KOA Messaging Center
A custom SMS platform that replaced a $2M/yr third-party vendor, designed and built end-to-end.

One vendor. Rising costs. Zero control.
KOA was paying roughly $2 million annually for Zingle, a third-party SMS platform their franchise owners used to communicate with guests. As Zingle raised prices and new FCC regulations approached that the vendor was slow to address, the case for building in-house became clear. Beyond cost, the existing tool had no deep integration with KOA's reservation system. Automations were clunky to configure, and franchise owners had no way to segment guests based on reservation data they already had. The brief was to replace Zingle entirely with something purpose-built, reservation-aware, and owned by KOA.
Design the whole system before building any of it.
Before a single line of code was written, the entire feature architecture needed to be defined: not just stage one, but how every subsequent stage would connect to it. I started with competitive research across CRMs and SMS tools, then facilitated requirements sessions with product owners, franchise owners, and developers to understand what was actually needed versus what Zingle had simply conditioned people to expect. Wireframes went through multiple rounds of iteration as technical constraints surfaced. Some of the more dynamic features (custom segmentation based on reservation data, conditional automation logic) required renegotiating what was feasible given how data was structured in K2. The design had to account for that reality without compromising the experience for franchise owners who would use it daily.
Core messaging interface with predefined guest segments. Get franchise owners communicating with guests as quickly as possible.
Custom message templates with dynamic fields pulling from reservation and campground data, reducing response time for common guest questions.
Franchise owners could define their own guest groups based on arrival date, departure date, site class, reservation status, and other reservation attributes.
Automated out-of-office messaging based on campground-defined operating hours, added between stages to address an urgent operational need.
Keyword triggers, reservation status changes, and scheduled sends with configurable frequency limits and send delays. The most complex stage, designed upfront alongside everything else and currently in active development.
A reservation-aware messaging platform, built and owned entirely in-house.

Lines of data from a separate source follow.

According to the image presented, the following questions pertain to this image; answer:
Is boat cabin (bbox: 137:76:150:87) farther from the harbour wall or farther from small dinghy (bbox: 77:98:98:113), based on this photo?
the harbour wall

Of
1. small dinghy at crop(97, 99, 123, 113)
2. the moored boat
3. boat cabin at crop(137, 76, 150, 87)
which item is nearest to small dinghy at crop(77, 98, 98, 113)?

The Messaging Center launched as a fully integrated part of KOA's internal tooling, pulling guest and reservation data directly from K2 rather than relying on a third-party sync. Franchise owners can message guests individually or in bulk, build reusable templates with dynamic fields, create custom segments based on reservation data, and share templates or segments across multiple campgrounds they manage. Additional features include archiving, duplication, and cross-campground sharing of templates and segments, with the same capabilities rolling out for automations on completion.

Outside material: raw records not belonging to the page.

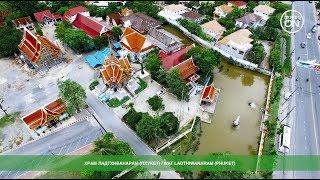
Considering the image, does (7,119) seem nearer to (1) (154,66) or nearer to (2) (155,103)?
(2) (155,103)

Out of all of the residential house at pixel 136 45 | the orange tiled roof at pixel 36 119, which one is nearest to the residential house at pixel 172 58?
the residential house at pixel 136 45

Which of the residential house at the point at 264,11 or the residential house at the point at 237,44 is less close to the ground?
the residential house at the point at 264,11

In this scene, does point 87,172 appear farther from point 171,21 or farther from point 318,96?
point 171,21

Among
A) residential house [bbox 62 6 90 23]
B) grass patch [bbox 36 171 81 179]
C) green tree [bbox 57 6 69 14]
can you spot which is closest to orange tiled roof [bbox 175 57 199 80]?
grass patch [bbox 36 171 81 179]

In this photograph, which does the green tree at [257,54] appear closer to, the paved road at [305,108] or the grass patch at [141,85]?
the paved road at [305,108]

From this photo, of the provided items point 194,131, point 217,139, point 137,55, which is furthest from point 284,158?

What shipped, and what it moved.
- Replaced Zingle with a purpose-built solution that integrates directly with KOA's reservation system, enabling guest segmentation and automation based on live reservation data
- Built to meet incoming FCC compliance requirements that the previous vendor had not yet addressed, reducing regulatory risk across the organization
- Four of five planned feature stages shipped, with automations actively in development
- Adoption across operations has grown continuously since launch, with satisfaction improving as feature parity with Zingle increased through staged releases
There are a few things I'd approach differently with more runway. Tracking which segments franchise owners use most frequently and surfacing those at the top of the interface, rather than defaulting to most recently created, would reduce friction for owners who rely on the same segments repeatedly. I'd also give franchise owners the ability to color-code their segments during creation, making them easier to distinguish at a glance in the messaging interface. Both are on the backlog. The bigger architectural lesson was that designing the full feature set upfront before stage one was the right call. It prevented the kind of structural rework that would have been painful to retrofit into a live product mid-rollout.